Now these are real words that we can interpret! Log-Odds isn’t as dependent on raw frequency, so it is able to adjust better for low counts with its weighting. These plots look completely different, the persuaders tending towards specific, large adjectives and nearly all of the persuadees using positively associated filler words, like ‘oh’, ‘ok’, ‘sure’. Lets look at our four traits.
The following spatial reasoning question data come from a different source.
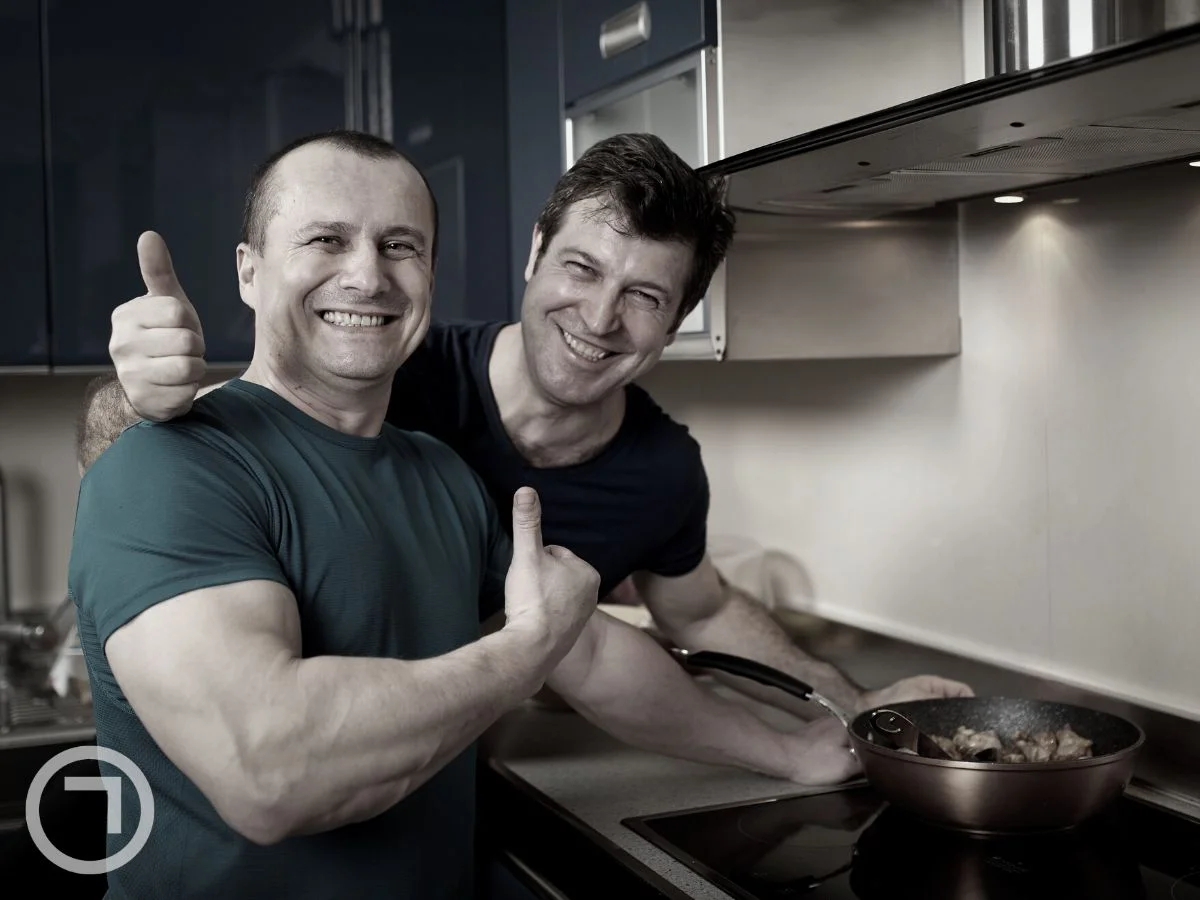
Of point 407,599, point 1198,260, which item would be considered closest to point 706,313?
point 1198,260

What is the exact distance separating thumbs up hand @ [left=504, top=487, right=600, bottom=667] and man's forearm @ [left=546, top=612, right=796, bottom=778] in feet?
1.55

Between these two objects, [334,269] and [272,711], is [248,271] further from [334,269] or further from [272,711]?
[272,711]

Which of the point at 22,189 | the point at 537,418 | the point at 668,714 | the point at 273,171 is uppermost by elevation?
the point at 22,189

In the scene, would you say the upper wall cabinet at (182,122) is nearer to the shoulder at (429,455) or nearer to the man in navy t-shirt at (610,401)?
the man in navy t-shirt at (610,401)

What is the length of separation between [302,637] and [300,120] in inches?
53.2

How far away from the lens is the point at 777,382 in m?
2.39

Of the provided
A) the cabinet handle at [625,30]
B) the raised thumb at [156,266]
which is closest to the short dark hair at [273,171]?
the raised thumb at [156,266]

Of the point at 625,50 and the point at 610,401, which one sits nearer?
the point at 610,401

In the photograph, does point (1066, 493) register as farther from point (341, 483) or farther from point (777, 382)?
point (341, 483)

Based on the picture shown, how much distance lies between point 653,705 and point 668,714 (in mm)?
23

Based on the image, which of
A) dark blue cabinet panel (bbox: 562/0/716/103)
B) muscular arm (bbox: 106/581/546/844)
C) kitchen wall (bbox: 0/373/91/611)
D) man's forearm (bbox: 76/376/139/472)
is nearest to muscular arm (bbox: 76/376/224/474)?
man's forearm (bbox: 76/376/139/472)

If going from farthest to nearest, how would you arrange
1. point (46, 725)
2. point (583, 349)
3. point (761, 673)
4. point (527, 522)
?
point (46, 725) < point (761, 673) < point (583, 349) < point (527, 522)

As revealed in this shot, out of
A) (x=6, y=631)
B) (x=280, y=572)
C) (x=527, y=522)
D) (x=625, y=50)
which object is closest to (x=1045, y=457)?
(x=625, y=50)

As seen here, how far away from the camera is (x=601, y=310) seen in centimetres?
149
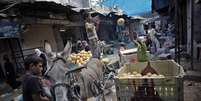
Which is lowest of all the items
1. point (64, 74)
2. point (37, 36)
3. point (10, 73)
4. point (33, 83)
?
point (10, 73)

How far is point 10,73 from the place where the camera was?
44.0 feet

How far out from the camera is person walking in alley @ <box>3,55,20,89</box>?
1321cm

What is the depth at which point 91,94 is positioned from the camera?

# log-odds by interest trait: religion, sex, ideology, role, education
# log-odds grouped by religion
religion_lo = fulltidy %>%
  filter(!is.na(religion)) %>%
  count(Word, religion, sort = TRUE) %>%
  bind_log_odds(religion, Word, n) %>% 
  arrange(-log_odds_weighted) %>%
  group_by(Word) %>%     ## only keep words used over 50 times total
  filter(sum(n) > 10) %>% # how robust is log-odds
  ungroup %>%
  group_by(religion) %>%
  slice_max(log_odds_weighted, n = 10)    ## most likely by religion

religion_lo %>%
  ggplot(aes(log_odds_weighted, fct_reorder(Word, log_odds_weighted),fill = religion)) +
  geom_col(show.legend = FALSE) +
  facet_wrap(~religion, scales = "free_y") +
  labs(title = "Log Odds: Religion", y = NULL, subtitle = "Distinct verbal differences seem to be apparent between every group")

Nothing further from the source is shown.